E – Marketing Guidelines

If a company does an e-mail campaign right, it can not only build customer relationships, but also reap additional profits. E-mail involves only a fraction of the cost of a “d-mail”, or direct mail campaign. For example, Microsoft spent approximately $70 million a year on paper driven campaigns. Now, it sends out 20 million pieces of e-mail every month at a significant savings over the cost of paper based campaigns. Also, compared to other forms of online marketing, e-mail is a hand down. Click through rates for ad banners have dropped to less than 1%, whereas click through rates for well crafted e-mail are running around 80%.

Here are some important guidelines followed by pioneering e-mail marketers:

1. Give the customer a reason to respond: Companies should offer surfers powerful incentives for reading e-mail pitches and online ads, like e-mail trivia games, scavenger hunts, and instant win sweepstakes.

2. Personalize the content of your e-mails: IBM’s iSource is distributed directly to customers’ office e-mail each week, delivering only “the news they choose” in terms of announcements and weekly updates. Customers who agree to receive the newsletter select from topics listed on an interest profile.

3. Offer something the customer could not get via direct mail: Because e-mail campaigns can be carried out quickly, they can offer time sensitive information. Travelocity sends frequent e-mails pitching last minute cheap airfares. Club Med uses e-mail to pitch unsold, discounted vacation packages to prospects in its database.

4. Make it easy for customers to “unsubscribe”: It is important that online customers have a positive exit experience. The top 10% of Web users who communicate much ore often online typically share their views by e-mails with 11 friends when satisfied, but contact 17 friends when they are dissatisfied.

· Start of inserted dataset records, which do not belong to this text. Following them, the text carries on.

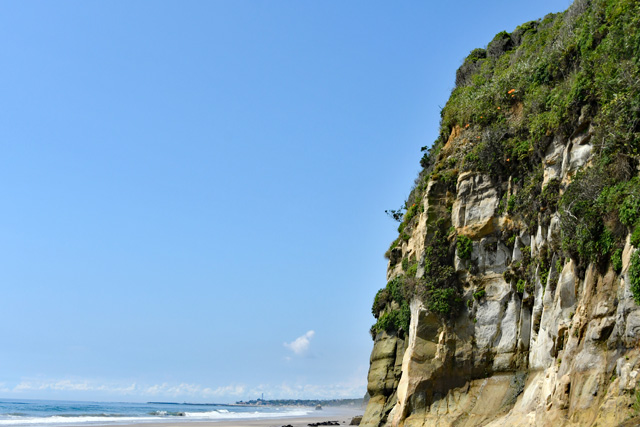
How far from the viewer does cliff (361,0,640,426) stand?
47.7 feet

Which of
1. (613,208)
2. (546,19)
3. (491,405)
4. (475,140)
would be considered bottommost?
(491,405)

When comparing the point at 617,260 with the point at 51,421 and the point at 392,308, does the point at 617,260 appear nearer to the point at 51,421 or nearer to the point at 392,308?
the point at 392,308

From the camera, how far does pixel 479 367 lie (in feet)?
72.7

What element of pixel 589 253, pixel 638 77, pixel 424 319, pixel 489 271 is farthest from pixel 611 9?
pixel 424 319

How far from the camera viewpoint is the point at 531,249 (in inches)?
828

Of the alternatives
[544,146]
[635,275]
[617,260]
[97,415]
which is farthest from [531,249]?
[97,415]

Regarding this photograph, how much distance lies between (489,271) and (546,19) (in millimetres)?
15099

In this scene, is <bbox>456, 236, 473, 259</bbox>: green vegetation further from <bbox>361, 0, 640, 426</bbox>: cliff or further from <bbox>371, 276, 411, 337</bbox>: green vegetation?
<bbox>371, 276, 411, 337</bbox>: green vegetation

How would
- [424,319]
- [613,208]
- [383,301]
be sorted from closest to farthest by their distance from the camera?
[613,208] < [424,319] < [383,301]

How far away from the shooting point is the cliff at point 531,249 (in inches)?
572

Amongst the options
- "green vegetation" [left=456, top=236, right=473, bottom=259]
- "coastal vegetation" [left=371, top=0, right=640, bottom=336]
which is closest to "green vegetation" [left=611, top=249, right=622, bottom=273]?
"coastal vegetation" [left=371, top=0, right=640, bottom=336]

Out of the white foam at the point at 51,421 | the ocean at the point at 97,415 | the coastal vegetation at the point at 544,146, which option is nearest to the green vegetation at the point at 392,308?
the coastal vegetation at the point at 544,146

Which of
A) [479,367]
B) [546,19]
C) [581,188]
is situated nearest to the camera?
[581,188]

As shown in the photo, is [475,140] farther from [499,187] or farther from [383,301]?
[383,301]
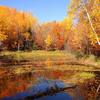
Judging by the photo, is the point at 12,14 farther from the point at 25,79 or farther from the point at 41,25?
the point at 25,79

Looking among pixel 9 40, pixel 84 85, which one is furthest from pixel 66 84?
pixel 9 40

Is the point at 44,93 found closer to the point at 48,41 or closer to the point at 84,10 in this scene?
the point at 84,10

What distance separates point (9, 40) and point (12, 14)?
12.8 meters

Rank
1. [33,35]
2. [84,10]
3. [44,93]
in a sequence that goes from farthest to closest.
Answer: [33,35], [84,10], [44,93]

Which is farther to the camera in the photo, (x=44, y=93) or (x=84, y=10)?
(x=84, y=10)

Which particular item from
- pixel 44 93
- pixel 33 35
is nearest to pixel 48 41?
pixel 33 35

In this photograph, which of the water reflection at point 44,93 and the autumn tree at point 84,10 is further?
the autumn tree at point 84,10

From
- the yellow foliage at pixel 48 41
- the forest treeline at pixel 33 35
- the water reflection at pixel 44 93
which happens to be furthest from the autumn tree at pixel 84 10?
the yellow foliage at pixel 48 41

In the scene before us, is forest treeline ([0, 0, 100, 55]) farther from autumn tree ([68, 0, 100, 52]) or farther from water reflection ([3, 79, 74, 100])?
water reflection ([3, 79, 74, 100])

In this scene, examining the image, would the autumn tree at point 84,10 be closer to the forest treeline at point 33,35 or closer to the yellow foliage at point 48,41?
the forest treeline at point 33,35

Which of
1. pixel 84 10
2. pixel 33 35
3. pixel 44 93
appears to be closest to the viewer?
pixel 44 93

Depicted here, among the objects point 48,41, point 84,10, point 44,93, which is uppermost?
point 84,10

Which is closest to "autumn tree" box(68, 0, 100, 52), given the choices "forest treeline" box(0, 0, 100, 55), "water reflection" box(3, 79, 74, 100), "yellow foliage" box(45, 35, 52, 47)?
"water reflection" box(3, 79, 74, 100)

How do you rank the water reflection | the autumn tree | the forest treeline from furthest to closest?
the forest treeline, the autumn tree, the water reflection
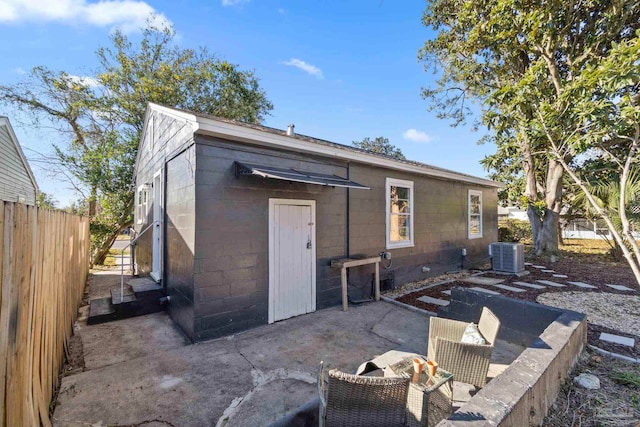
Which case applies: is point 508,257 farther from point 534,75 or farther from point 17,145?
point 17,145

Online merchants face many challenges in expanding the public’s use of e-commerce. Customers will have to feel the information they supply is confidential and not to be sold to others. Customers will need to trust that online transactions are secure. Companies must encourage communication by inviting prospects and customers to send in questions, suggestions, and even complaints via e-mail. Some sites include a call me button – the customer clicks on it and his or her phone rings with a customer representatives ready to answer a question. Customer service representatives can in principle respond quickly to these messages. Smart online marketers will answer quickly, by sending out newsletters, special product or promotion offers based on purchase histories, reminders of service requirements or warranty renewals or announcement of special events.

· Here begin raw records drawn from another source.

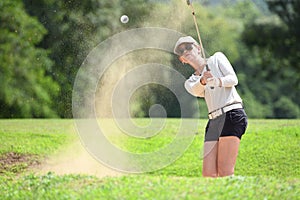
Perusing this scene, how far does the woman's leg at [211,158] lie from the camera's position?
5.80 m

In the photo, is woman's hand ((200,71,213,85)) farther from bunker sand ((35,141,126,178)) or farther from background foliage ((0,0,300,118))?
background foliage ((0,0,300,118))

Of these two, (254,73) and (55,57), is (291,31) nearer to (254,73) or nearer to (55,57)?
(254,73)

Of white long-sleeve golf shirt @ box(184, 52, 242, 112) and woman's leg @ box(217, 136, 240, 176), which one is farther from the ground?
white long-sleeve golf shirt @ box(184, 52, 242, 112)

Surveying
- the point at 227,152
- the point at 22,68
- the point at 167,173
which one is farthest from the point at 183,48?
the point at 22,68

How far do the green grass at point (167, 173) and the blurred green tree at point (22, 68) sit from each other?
3.30 meters

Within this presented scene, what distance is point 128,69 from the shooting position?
10836 mm

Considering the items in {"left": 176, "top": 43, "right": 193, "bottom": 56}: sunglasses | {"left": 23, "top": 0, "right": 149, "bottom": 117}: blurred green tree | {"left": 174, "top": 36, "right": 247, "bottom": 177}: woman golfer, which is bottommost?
{"left": 174, "top": 36, "right": 247, "bottom": 177}: woman golfer

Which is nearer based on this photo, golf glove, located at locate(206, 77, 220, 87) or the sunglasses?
golf glove, located at locate(206, 77, 220, 87)

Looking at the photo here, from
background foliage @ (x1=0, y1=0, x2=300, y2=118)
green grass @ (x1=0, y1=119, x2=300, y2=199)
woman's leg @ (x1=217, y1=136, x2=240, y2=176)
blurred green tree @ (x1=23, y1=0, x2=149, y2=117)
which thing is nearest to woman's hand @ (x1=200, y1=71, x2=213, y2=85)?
woman's leg @ (x1=217, y1=136, x2=240, y2=176)

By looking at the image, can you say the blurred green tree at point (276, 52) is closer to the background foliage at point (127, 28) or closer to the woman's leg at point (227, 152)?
the background foliage at point (127, 28)

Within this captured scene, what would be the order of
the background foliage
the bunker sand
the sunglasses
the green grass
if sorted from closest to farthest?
the green grass, the sunglasses, the bunker sand, the background foliage

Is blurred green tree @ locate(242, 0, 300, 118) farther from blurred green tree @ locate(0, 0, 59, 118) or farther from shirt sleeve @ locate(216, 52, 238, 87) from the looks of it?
shirt sleeve @ locate(216, 52, 238, 87)

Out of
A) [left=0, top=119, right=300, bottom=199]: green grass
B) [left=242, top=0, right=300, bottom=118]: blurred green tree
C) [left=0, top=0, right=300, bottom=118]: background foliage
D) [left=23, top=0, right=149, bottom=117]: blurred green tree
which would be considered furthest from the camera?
[left=242, top=0, right=300, bottom=118]: blurred green tree

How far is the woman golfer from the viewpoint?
5664 mm
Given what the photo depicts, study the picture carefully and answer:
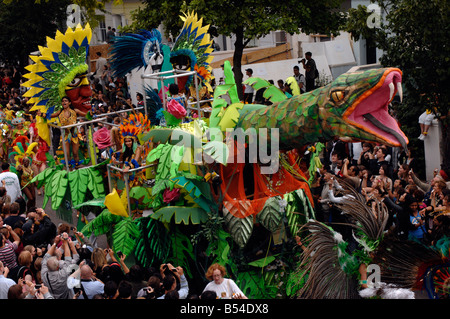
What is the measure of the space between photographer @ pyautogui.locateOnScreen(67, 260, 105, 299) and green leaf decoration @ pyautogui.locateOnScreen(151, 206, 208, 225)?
1315 millimetres

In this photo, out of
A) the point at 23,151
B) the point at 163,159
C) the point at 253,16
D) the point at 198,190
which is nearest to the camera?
the point at 198,190

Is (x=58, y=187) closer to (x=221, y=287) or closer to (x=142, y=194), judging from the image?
(x=142, y=194)

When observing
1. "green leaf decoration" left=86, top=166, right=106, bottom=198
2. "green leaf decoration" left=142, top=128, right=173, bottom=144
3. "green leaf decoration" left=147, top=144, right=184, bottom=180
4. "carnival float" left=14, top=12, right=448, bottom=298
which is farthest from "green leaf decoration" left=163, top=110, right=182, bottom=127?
"green leaf decoration" left=86, top=166, right=106, bottom=198

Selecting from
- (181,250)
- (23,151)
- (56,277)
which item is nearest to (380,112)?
(181,250)

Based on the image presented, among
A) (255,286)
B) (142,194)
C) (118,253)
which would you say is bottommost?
(255,286)

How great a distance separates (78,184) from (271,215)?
340 cm

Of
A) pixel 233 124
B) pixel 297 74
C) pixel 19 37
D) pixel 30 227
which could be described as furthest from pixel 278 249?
pixel 19 37

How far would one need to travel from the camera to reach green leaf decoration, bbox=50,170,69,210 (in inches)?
408

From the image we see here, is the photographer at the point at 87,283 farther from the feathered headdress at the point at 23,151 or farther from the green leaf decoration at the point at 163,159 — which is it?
the feathered headdress at the point at 23,151

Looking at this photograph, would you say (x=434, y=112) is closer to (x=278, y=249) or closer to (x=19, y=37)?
(x=278, y=249)

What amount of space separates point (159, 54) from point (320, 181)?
3.35m

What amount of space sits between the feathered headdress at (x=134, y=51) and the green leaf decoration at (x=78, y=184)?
210 centimetres

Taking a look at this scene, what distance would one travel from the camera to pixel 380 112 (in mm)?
7188

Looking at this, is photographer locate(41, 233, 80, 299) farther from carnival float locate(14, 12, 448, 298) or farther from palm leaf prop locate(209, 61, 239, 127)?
palm leaf prop locate(209, 61, 239, 127)
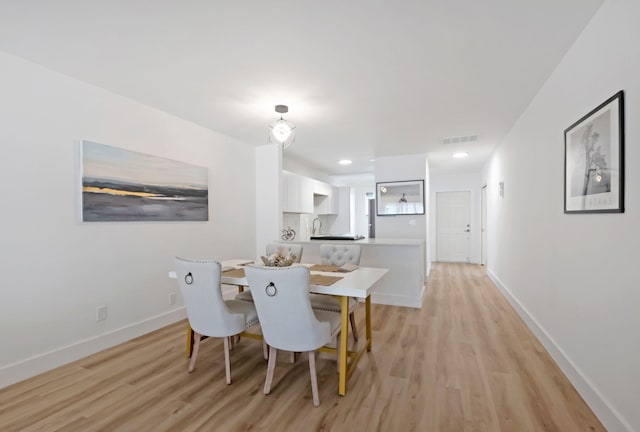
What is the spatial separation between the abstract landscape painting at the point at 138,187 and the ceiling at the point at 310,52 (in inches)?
24.4

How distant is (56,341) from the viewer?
8.20 ft

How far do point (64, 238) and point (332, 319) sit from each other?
7.69 ft

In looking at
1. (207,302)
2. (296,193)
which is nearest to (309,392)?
(207,302)

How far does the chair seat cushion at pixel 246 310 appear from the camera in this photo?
2406 mm

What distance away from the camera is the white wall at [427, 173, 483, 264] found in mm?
7883

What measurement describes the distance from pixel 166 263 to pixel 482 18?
3.63 meters

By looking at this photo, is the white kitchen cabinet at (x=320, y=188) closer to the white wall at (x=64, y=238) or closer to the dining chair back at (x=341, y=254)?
the dining chair back at (x=341, y=254)

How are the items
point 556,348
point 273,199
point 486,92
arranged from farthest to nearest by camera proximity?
1. point 273,199
2. point 486,92
3. point 556,348

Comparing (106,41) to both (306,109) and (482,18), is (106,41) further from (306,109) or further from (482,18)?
(482,18)

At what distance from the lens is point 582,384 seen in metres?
2.03

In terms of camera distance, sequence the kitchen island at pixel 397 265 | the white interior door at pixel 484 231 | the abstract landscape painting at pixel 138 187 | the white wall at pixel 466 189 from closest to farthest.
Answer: the abstract landscape painting at pixel 138 187 < the kitchen island at pixel 397 265 < the white interior door at pixel 484 231 < the white wall at pixel 466 189

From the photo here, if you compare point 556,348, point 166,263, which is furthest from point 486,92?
point 166,263

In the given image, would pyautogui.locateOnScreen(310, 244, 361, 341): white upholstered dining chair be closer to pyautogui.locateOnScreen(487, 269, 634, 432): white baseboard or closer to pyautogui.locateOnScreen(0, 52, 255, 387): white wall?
pyautogui.locateOnScreen(487, 269, 634, 432): white baseboard

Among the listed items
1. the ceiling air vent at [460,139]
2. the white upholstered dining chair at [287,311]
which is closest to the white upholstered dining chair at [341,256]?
the white upholstered dining chair at [287,311]
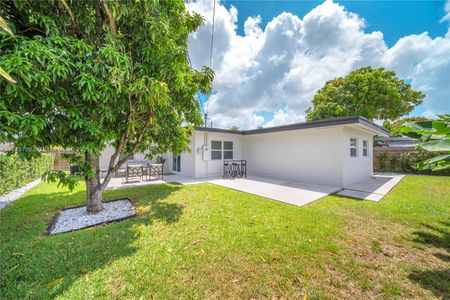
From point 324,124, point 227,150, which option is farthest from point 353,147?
point 227,150

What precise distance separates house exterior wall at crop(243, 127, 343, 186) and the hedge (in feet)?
31.6

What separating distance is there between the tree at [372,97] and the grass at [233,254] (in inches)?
544

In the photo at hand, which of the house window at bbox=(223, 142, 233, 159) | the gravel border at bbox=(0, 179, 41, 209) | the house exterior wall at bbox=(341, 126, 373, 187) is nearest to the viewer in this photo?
the gravel border at bbox=(0, 179, 41, 209)

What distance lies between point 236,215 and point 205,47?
24.0 ft

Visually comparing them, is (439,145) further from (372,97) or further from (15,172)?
(372,97)

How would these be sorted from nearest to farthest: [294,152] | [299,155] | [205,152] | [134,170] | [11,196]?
[11,196]
[134,170]
[299,155]
[294,152]
[205,152]

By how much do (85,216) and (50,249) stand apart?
1455 millimetres

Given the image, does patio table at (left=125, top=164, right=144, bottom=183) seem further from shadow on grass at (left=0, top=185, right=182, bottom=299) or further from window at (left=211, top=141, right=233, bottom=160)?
window at (left=211, top=141, right=233, bottom=160)

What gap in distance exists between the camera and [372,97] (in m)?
15.1

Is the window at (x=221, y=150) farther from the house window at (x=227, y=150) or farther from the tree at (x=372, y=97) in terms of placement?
the tree at (x=372, y=97)

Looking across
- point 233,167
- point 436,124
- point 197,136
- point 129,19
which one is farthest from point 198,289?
point 233,167

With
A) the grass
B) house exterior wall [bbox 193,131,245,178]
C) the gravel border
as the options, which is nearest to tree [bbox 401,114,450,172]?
the grass

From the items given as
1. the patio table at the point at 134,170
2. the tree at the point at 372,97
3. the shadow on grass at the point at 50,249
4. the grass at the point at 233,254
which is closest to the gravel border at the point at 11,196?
the shadow on grass at the point at 50,249

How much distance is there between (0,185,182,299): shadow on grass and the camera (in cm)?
206
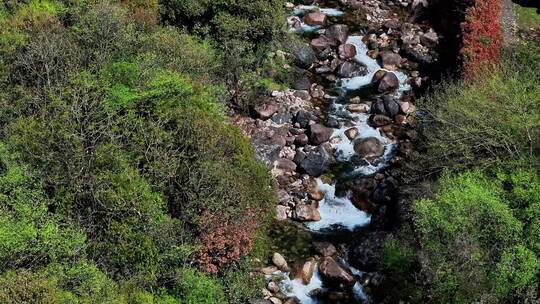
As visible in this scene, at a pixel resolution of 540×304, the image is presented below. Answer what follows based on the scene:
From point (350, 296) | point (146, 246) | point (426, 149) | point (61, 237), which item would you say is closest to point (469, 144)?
point (426, 149)

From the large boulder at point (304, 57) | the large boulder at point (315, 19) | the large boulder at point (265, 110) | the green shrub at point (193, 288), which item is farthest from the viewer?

Direct marketing must be integrated with other communications and channel activities. Citi group, AT&T, IBM, Ford, and American Airlines have used integrated direct marketing to build profitable relationships with customers over the years. Retailers such as Nordstrom, Nieman Marcus, Saks Fifth Avenue and Bloomingdale’s regularly send catalogs to supplement in-store sale. Direct marketing companies such as LL Bean, Eddie Bauer, Franklin Mint and The sharper Image made Fortunes in the direct marketing mail order and phone order business then opened retail stores after establishing strong brand names as direct marketers. They cross promote their stores, catalogs and Websites, for example, by putting their Web addresses on their shopping bags.